"Somebody" is a song by American music production duo the Chainsmokers, featuring guest vocals from Drew Love of American R&B duo THEY. Written by Andrew Taggart, Emily Warren, Drew Love and produced by the Chainsmokers, it was released by Disruptor Records and Columbia Records on April 20, 2018, as the fourth single from the Chainsmokers' second studio album, Sick Boy.

Release and composition
The Chainsmokers revealed the single artwork and announced its release date on April 18, 2018. "Somebody" is a tropical number that combines elements of pop, R&B and EDM. Featuring "mournful keys and atmospheric synths", the song consists of a "bass-heavy drop". Billboards Kat Bein called it "a slow-cooker coated with R&B tones and twinkling accents reminiscent of earlier works by the Chainsmokers". Lyrically, the song "talks about the struggle and importance of staying true to yourself whilst everyone else around you is focused on surrounding themselves with material objects".
______________________________
| GIVEN INSTRUCTION 1 |
Summarize the passage on the song "Somebody" in two sentences.
| GIVEN INSTRUCTION 2 |
Answer these questions from the passage on the song "Somebody":
(a) On what date was the song released?
(b) On what date did the Chainsmokers reveal the single artwork and announce the release date?
(c) Which three genres does the song combine?
The lines after this passage on the song "Somebody" are separate material with no connection to it.

| EXTRACTED RECORDS |
______________________________
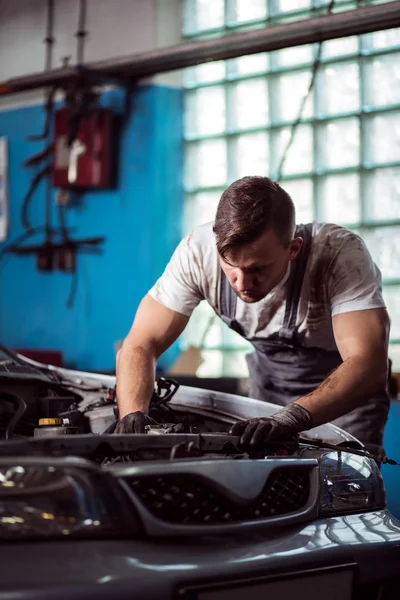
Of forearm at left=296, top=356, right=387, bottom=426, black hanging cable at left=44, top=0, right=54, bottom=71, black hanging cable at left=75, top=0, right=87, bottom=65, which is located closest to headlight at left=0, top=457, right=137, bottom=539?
______________________________
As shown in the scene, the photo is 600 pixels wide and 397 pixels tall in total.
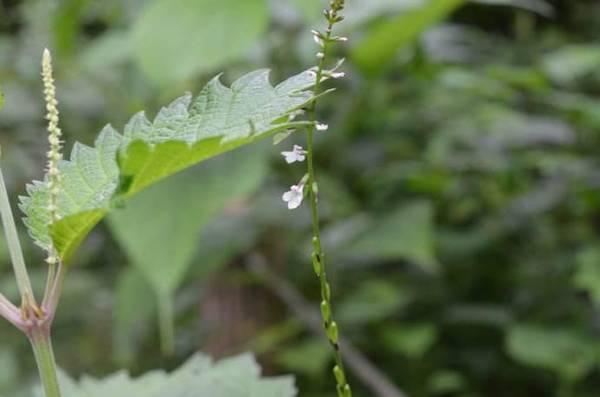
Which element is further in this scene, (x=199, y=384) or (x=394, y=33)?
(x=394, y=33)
______________________________
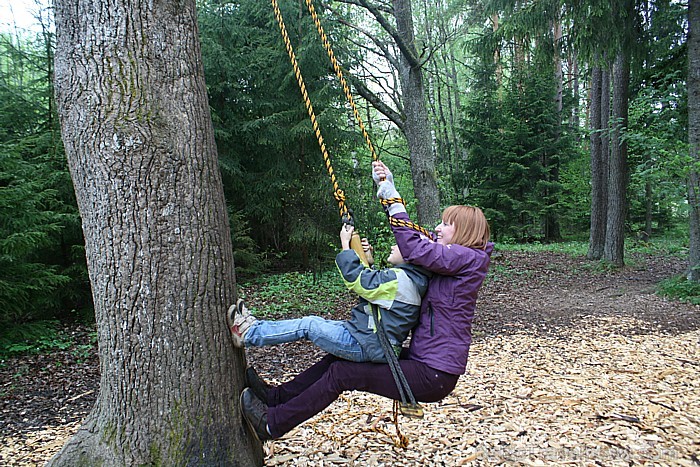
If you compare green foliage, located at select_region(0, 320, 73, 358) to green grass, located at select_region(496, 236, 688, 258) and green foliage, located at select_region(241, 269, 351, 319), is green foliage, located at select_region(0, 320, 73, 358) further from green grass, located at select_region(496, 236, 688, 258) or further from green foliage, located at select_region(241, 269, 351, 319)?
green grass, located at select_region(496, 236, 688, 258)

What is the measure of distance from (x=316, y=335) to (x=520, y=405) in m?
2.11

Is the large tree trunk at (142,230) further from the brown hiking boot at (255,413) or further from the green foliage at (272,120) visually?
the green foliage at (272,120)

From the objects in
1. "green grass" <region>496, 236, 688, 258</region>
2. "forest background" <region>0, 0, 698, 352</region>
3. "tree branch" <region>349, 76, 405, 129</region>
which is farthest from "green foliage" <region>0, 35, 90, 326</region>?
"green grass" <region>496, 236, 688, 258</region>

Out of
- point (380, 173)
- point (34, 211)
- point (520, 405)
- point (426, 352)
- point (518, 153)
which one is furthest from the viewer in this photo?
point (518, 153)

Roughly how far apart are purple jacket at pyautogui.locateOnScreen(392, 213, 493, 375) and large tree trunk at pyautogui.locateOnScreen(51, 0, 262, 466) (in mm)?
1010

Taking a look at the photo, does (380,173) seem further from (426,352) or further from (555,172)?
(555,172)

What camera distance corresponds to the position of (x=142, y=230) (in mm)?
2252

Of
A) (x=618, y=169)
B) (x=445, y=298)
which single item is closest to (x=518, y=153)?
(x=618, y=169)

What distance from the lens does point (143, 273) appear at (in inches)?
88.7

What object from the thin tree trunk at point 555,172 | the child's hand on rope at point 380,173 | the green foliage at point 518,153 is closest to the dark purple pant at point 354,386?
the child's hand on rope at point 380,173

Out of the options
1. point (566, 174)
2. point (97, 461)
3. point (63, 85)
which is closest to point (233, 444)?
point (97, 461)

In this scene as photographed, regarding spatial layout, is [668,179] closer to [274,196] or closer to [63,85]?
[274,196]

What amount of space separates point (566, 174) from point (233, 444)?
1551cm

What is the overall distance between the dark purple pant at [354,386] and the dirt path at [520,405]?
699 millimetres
______________________________
| CORRECT RESULT 1 |
"Somebody" is a song by the Chainsmokers featuring Drew Love of THEY, released by Disruptor Records and Columbia Records on April 20, 2018, as the fourth single from the album Sick Boy. It is a tropical number blending pop, R&B and EDM, and its lyrics concern the importance of staying true to yourself while those around you focus on material objects.

| CORRECT RESULT 2 |
(a) April 20, 2018
(b) April 18, 2018
(c) Pop, R&B and EDM